Kirstylee - This is such a great idea! My four year old is usually pretty good at the store, but lately he has been more of a handful. I will have to try this trick with him and see how it goes.

Terese - Your little girl is just precious! I have 7 children and my oldest granddaughter is 5 now. The kitchen and shopping have always been good for hours of fun at this age!

Kristen - I typically do grocery shopping without my girls (3 1/2 years and 18 months), but when I do take them, I’m always looking for ways to occupy them long enough!! This is a great way to get them involved. I may consider printing out a list with pictures of the items for which they are shopping. That way they don’t have to be able to read the list.

Megan - These are great tips!! I usually use the cart that has the car on the front. That way she’s worried about driving the cart instead of getting out or asking for specific things. :)

Nancy - I found this through Pinterest and love your ideas! I have a 5 yo and 2 yo, and I pretty much avoid shopping with them because it is way too stressful! But – at the same time I think shopping presents good learning opportunities… So thank you for new ideas that might make it more successful. I read another article recently that suggested using a grocery store for sensory experiences – like having your child smell the fruits, feel the textures of the vegetables, or even just shake the boxes of cereals or pasta to hear the different sounds. I think I will be giving that a try too! :-)

Alicia Johnson - Cute! My mom just bought a grocery cart like that for my daughter. It’s so fun to play with. I’m definitely going to try this idea of making her a list and letting her help me. Kids love to be involved!

Kiana Keiser-Mosley - You are an inspiration. We have these toys at home as well, but I never thought to relate it to our actual shopping trips (which are usually horrendous…so I have been avoiding them lately…till hubby gets home.) I am going to try this right away… thank you forthe idea! (I am having a serious duh moment!) lol!

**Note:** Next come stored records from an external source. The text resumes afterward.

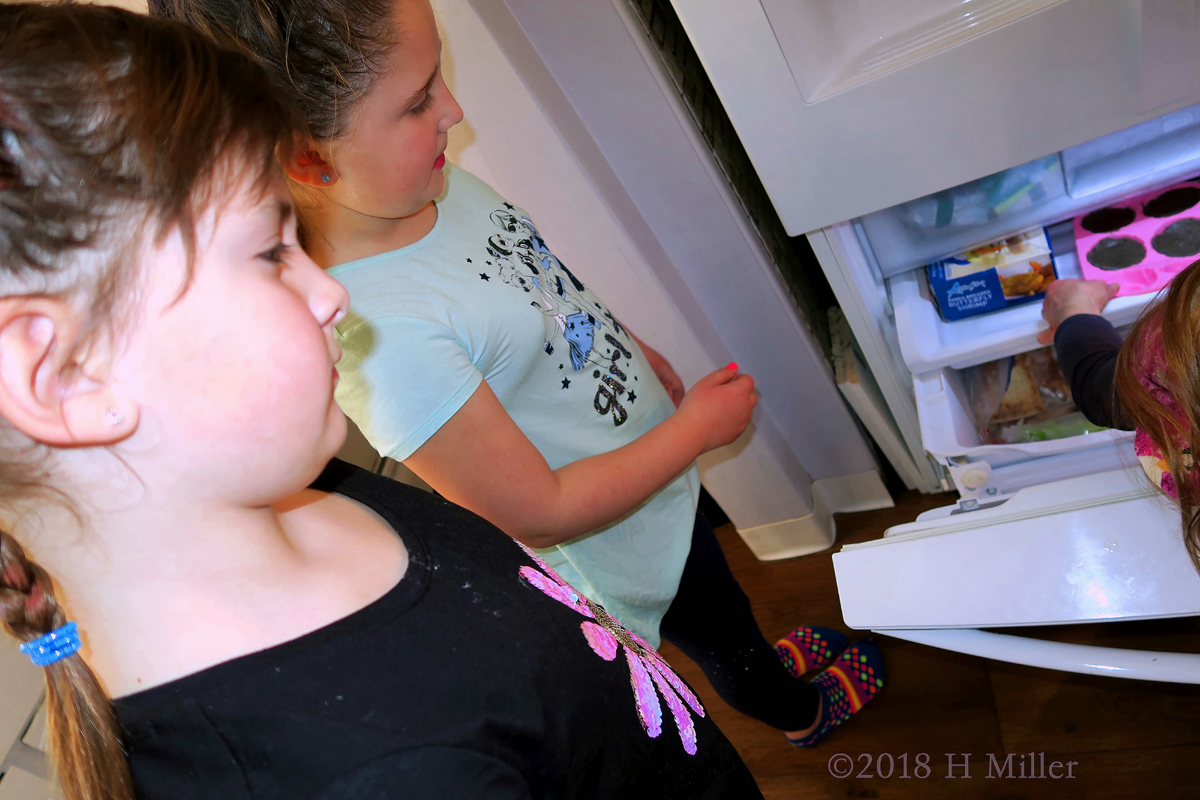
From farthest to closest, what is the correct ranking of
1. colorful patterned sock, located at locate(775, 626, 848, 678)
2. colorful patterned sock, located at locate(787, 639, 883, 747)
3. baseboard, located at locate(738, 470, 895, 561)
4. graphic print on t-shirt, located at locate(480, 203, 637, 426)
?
baseboard, located at locate(738, 470, 895, 561) → colorful patterned sock, located at locate(775, 626, 848, 678) → colorful patterned sock, located at locate(787, 639, 883, 747) → graphic print on t-shirt, located at locate(480, 203, 637, 426)

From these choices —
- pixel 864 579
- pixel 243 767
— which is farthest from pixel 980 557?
pixel 243 767

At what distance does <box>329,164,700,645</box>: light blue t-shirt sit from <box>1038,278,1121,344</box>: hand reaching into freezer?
1.52ft

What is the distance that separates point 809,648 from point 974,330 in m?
0.71

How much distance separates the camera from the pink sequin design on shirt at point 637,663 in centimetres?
55

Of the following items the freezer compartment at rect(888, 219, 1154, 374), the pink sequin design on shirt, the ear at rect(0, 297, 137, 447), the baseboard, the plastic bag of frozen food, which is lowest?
Result: the baseboard

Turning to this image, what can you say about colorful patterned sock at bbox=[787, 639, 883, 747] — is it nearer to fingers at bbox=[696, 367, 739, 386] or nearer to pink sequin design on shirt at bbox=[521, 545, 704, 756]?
fingers at bbox=[696, 367, 739, 386]

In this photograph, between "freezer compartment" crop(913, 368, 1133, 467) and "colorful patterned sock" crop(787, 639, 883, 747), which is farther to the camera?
"colorful patterned sock" crop(787, 639, 883, 747)

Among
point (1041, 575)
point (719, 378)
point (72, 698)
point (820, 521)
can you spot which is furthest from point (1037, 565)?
point (820, 521)

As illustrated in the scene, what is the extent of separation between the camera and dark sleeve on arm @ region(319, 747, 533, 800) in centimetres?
38

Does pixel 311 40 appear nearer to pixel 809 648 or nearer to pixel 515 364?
pixel 515 364

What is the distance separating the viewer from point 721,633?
1.02 metres

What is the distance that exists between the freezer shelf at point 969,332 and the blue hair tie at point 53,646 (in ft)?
2.91

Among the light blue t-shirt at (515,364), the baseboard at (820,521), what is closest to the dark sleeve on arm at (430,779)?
the light blue t-shirt at (515,364)

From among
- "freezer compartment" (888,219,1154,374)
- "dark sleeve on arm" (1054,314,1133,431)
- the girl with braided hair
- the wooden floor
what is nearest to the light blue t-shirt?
the girl with braided hair
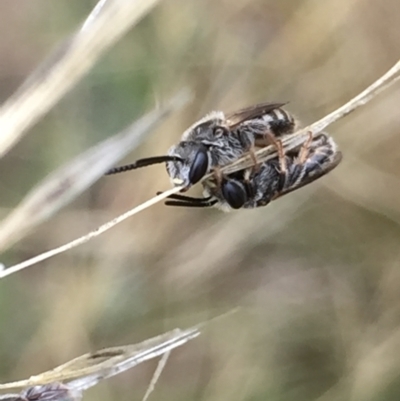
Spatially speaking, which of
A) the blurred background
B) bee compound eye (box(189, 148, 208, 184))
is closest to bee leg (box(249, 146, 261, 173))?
bee compound eye (box(189, 148, 208, 184))

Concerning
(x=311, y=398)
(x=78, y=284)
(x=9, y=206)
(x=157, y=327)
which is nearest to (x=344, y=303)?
(x=311, y=398)

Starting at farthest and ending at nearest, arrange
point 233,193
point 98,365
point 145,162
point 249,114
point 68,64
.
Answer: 1. point 249,114
2. point 233,193
3. point 145,162
4. point 98,365
5. point 68,64

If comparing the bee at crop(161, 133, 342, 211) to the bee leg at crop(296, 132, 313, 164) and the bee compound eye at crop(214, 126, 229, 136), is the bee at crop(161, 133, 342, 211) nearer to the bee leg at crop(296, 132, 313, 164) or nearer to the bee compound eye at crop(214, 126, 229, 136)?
the bee leg at crop(296, 132, 313, 164)

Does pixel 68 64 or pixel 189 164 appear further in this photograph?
pixel 189 164

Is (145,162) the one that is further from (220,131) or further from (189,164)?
(220,131)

Elizabeth - I actually let my 4 yr old bring her shopping cart to the store with us and give her things that she can pick and put in her own cart. She loves it and we have lots of fun when we go shopping!

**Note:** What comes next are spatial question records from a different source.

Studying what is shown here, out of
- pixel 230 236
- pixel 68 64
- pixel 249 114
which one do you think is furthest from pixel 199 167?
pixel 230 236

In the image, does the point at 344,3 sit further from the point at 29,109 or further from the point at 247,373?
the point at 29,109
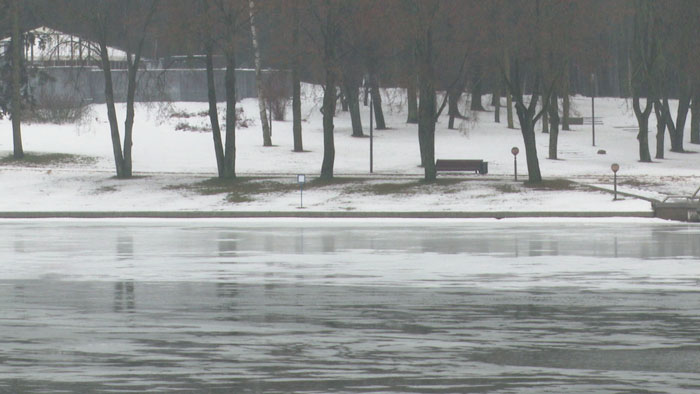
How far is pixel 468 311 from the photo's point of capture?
1609cm

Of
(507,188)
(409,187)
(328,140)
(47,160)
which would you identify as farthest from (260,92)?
(507,188)

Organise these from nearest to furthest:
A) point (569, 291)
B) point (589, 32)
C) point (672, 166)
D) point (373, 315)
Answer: point (373, 315)
point (569, 291)
point (589, 32)
point (672, 166)

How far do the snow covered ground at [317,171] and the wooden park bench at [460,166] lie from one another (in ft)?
1.58

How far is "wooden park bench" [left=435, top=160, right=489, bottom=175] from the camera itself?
184 feet

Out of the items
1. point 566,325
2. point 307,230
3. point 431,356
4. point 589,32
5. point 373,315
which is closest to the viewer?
point 431,356

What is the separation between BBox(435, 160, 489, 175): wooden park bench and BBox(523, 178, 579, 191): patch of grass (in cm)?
828

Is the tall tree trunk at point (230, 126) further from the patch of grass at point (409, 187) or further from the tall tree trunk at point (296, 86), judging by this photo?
the patch of grass at point (409, 187)

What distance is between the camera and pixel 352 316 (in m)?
15.7

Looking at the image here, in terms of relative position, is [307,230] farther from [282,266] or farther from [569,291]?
[569,291]

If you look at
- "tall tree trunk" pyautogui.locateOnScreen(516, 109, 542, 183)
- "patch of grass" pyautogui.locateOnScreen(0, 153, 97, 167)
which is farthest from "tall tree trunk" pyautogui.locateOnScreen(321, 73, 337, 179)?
"patch of grass" pyautogui.locateOnScreen(0, 153, 97, 167)

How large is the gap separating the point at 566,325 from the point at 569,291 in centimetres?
361

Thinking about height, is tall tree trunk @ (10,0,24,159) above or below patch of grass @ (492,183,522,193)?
above

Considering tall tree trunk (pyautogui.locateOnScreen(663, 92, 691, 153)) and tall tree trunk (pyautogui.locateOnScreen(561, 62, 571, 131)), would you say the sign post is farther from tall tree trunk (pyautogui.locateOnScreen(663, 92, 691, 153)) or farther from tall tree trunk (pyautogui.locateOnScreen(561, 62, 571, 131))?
tall tree trunk (pyautogui.locateOnScreen(663, 92, 691, 153))

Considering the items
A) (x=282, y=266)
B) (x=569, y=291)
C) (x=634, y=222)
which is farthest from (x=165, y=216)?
(x=569, y=291)
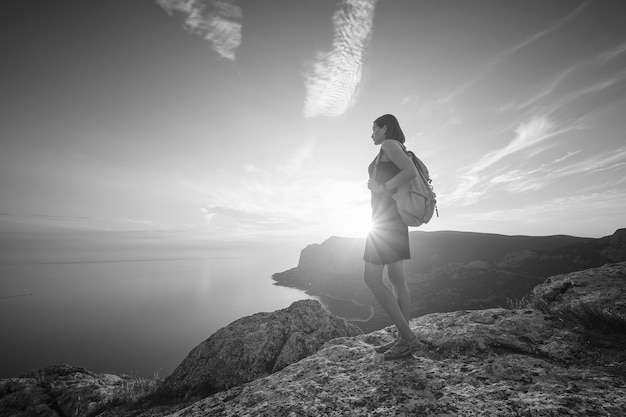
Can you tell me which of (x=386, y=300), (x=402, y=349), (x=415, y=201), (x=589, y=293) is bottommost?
(x=402, y=349)

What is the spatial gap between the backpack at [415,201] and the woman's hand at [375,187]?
0.24 m

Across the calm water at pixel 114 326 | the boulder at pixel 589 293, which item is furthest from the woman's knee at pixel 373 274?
the calm water at pixel 114 326

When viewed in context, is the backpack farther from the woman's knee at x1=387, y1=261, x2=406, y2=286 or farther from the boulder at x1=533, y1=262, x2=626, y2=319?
the boulder at x1=533, y1=262, x2=626, y2=319

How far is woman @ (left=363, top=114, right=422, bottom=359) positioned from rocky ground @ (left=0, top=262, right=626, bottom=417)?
536 millimetres

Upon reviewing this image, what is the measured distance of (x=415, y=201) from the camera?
11.6 ft

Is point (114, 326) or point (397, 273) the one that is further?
point (114, 326)

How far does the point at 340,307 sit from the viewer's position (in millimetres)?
126312

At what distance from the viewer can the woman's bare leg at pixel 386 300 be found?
11.6ft

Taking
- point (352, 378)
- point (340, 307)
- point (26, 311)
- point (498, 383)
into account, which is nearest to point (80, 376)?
point (352, 378)

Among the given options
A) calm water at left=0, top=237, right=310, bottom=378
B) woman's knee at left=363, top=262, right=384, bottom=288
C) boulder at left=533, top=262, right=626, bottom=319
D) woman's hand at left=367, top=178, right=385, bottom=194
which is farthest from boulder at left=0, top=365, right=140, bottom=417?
calm water at left=0, top=237, right=310, bottom=378

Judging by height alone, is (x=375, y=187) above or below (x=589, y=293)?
above

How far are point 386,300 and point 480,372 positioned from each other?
1323 mm

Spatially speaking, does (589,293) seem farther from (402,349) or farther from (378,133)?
(378,133)

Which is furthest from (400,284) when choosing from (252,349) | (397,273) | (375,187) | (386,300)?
(252,349)
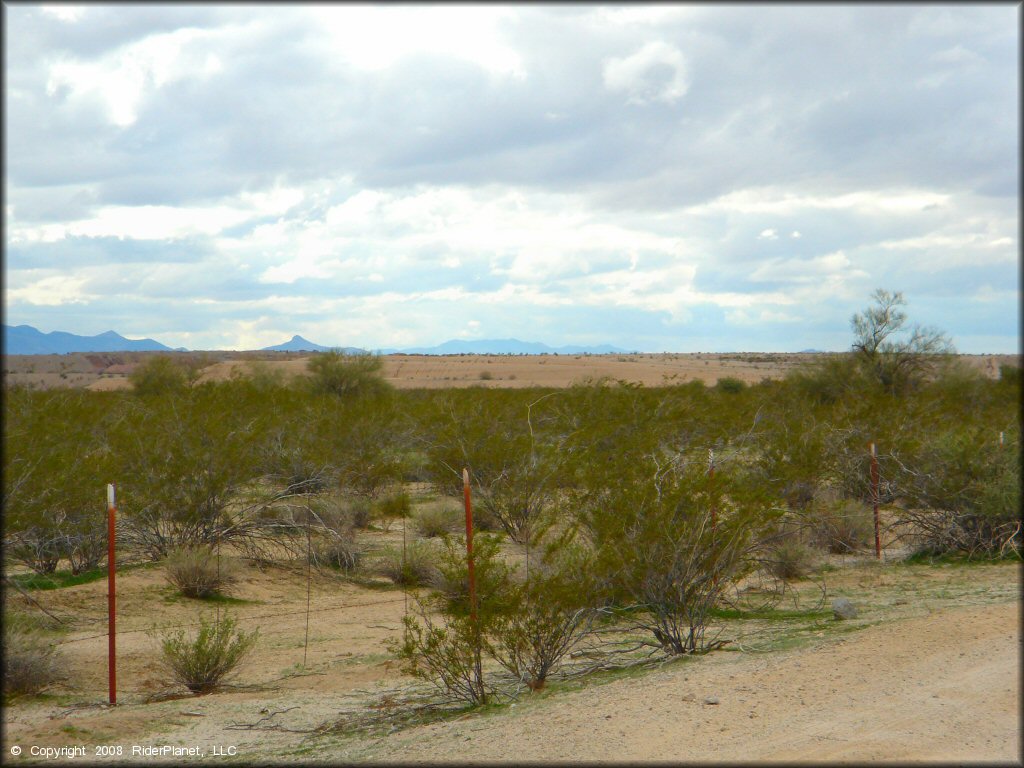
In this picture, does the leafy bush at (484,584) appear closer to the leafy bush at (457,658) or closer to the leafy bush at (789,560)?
the leafy bush at (457,658)

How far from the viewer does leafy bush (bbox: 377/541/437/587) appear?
18.5m

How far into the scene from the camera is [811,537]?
20109mm

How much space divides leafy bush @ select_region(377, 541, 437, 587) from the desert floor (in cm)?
190

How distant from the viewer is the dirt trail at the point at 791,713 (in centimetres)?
701

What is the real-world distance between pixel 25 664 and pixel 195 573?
5.50 meters

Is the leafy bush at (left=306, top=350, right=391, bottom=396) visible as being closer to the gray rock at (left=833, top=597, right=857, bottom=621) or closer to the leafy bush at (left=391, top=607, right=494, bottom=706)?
the gray rock at (left=833, top=597, right=857, bottom=621)

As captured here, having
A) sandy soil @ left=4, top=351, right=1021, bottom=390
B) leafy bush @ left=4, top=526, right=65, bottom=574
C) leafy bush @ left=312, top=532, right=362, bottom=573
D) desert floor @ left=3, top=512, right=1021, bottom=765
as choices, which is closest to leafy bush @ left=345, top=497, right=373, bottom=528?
leafy bush @ left=312, top=532, right=362, bottom=573

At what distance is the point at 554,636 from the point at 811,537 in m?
10.8

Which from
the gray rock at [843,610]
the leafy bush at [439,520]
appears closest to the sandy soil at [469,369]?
the leafy bush at [439,520]

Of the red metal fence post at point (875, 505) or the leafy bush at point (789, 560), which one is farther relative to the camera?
the red metal fence post at point (875, 505)

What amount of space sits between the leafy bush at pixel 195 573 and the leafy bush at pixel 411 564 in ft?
11.2

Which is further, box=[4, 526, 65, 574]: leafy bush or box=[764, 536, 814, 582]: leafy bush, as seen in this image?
box=[764, 536, 814, 582]: leafy bush

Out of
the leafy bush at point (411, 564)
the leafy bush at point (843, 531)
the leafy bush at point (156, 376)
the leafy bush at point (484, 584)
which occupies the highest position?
the leafy bush at point (156, 376)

Sheryl Bodily - I love the kitchen set in the background where did it come from?

Amanda - Another alternative to the list is a scavenger hunt. You can use pictures (from your actual store or clip art) for non readers/pictures and words to encourage word recognition/ or just words and give them a dotter to “cross off” items that they find. You can use stickers or any other writing utensil to mark the items off. A small prize if they find all of the items is good incentive. I try to give things on my list as hunt items to help me with my list. Happy Hunting!

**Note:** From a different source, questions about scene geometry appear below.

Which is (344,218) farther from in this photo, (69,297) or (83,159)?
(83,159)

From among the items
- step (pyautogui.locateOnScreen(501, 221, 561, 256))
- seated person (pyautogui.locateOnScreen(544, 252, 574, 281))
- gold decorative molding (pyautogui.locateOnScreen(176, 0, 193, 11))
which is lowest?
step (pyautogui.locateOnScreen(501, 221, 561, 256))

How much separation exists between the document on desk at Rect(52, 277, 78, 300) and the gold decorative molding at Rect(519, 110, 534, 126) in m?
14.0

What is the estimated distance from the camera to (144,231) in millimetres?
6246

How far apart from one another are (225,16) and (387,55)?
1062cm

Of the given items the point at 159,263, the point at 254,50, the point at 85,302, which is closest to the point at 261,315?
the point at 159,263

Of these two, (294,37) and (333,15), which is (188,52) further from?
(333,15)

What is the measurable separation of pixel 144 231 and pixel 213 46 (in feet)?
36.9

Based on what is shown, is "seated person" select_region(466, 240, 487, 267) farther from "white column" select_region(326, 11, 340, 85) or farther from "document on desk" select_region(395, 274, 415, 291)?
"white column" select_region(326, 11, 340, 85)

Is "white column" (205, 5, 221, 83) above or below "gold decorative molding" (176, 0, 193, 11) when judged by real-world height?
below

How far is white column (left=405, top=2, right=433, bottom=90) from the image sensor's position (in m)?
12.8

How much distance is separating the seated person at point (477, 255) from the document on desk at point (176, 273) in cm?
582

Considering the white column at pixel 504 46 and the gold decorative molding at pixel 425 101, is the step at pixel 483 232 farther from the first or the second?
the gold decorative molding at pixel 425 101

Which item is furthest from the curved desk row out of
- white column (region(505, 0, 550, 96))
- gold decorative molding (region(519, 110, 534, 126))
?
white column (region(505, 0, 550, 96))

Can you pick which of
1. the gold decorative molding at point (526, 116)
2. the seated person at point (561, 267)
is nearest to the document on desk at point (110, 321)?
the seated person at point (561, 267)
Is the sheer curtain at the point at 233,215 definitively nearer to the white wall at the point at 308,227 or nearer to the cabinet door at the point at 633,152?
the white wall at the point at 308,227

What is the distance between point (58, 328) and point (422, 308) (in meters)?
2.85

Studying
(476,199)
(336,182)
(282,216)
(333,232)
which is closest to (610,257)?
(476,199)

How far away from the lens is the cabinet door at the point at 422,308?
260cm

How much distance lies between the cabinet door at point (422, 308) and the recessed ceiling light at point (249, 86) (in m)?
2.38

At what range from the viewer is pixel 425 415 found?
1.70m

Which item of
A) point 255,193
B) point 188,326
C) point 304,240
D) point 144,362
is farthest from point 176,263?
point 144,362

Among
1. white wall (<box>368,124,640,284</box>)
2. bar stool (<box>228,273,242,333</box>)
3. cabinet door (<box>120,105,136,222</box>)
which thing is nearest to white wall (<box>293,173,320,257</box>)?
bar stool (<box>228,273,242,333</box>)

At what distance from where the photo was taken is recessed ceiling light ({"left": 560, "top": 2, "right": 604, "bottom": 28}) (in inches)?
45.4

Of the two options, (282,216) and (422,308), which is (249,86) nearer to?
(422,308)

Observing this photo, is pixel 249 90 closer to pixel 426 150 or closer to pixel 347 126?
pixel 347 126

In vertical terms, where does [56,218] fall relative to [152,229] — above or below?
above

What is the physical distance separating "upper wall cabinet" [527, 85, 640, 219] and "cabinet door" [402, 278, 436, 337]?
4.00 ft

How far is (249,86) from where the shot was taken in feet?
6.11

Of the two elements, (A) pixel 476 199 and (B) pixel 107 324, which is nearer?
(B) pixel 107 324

Katelyn - I have a just turned 2.5 year old and he’s always been fine with trips to the grocery store. When he was younger, I made sure to have a snack and his water cup. I also make sure we go right when they open (or at another less busy time.) This means I can drive down the middle of the aisles, if needed, to avoid grasping hands close to the shelves. It helps that our store is close and we can be there, bought, and back in 1 hour tops. He also likes to hold items in the front seat with him and transfer them to the back on his own (I do the breakables.) I also remind him of things we need to pick up (eggs, milk and cheese being his favorites.) He also loves holding open the doors to the cold/freezer section while I get the milk, eggs, frozen veggies, ect. This takes a bit of maneuvering with his still in the cart, but when it’s not busy it works. He helps put produce in the bags and gets to smell whatever we’re buying. I purposefully do produce last so it has less 2.5 year old handling time and to keep it from getting smooshed by other things in the cart.